Guest Post: How to Stay Healthy in Your Everyday Life

via Birdie

via Birdie

Today's post is full of knowledge on how to stay healthy and active in your daily life through exercise. The knowledge in this post is better than anything I could try to make up for you-keep reading to see why! Jennifer McGregor and her classmate are both pre-med students and created PublicHealthLibrary.org as part of a class project.  They enjoyed developing the website so much that they decided to keep it running and continue to develop it. They are hoping for the site to become a go-to health and wellness resource online. 

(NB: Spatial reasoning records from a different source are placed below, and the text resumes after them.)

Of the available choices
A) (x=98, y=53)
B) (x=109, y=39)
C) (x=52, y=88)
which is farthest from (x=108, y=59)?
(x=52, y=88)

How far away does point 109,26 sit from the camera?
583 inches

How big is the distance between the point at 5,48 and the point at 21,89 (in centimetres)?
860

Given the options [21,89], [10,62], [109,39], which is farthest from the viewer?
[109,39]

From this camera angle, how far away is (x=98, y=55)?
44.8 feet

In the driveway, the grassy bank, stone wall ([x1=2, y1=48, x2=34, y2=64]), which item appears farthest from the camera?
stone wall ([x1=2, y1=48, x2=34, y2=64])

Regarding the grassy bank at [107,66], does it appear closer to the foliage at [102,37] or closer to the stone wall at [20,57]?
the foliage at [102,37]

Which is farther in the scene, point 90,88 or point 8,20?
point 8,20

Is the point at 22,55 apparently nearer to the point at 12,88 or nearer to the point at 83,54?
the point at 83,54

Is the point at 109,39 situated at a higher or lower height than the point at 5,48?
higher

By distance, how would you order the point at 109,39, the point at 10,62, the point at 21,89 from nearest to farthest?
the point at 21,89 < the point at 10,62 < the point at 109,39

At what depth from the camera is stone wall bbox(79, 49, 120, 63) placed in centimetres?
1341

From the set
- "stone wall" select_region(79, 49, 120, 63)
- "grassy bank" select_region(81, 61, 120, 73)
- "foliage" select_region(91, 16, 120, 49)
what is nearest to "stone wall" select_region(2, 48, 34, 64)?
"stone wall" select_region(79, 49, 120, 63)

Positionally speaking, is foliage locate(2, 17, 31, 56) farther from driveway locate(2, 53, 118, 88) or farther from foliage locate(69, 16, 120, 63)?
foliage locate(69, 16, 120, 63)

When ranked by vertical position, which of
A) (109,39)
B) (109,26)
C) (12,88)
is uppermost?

Make a Schedule and Stick to It
Busy work schedules and personal life make it difficult to exercise. The truth, however, is that it is easier to make excuses than it is to make a commitment to an exercise schedule. By making fitness a priority in your life, you will find that it is much easier to create a schedule for daily exercise and to stick to it. Sometimes simply penciling this into your regular schedule makes it become an automatic part of your day.

Become a Morning Person (#teammorning-AT)
Okay, so being a morning person may not fit into your current routine. In getting up earlier, committed to exercising, your morning workout will soon become part of your routine. You can get your workout off your to-do list first thing in the morning, and not have to worry about squeezing it in later in the day. People who exercise in the morning often say that it energizes them and enhances their mood. That’s a great trade-off for getting up earlier!

via barre3

via barre3

Get Paid to Exercise
Money is a great motivator. If you think that making a little extra cash while exercising sounds like a good idea, there are several options available. One option is to become a dog walker and/or pet sitter. Not only do you get the benefit of hanging out with some awesome dogs, but you get paid to exercise in a fun way. Other great ways to work exercise into your day while getting paid include becoming a mail carrier, guiding walking tours in your area, teaching fitness classes, becoming a ski instructor, or volunteering as a coach or referee.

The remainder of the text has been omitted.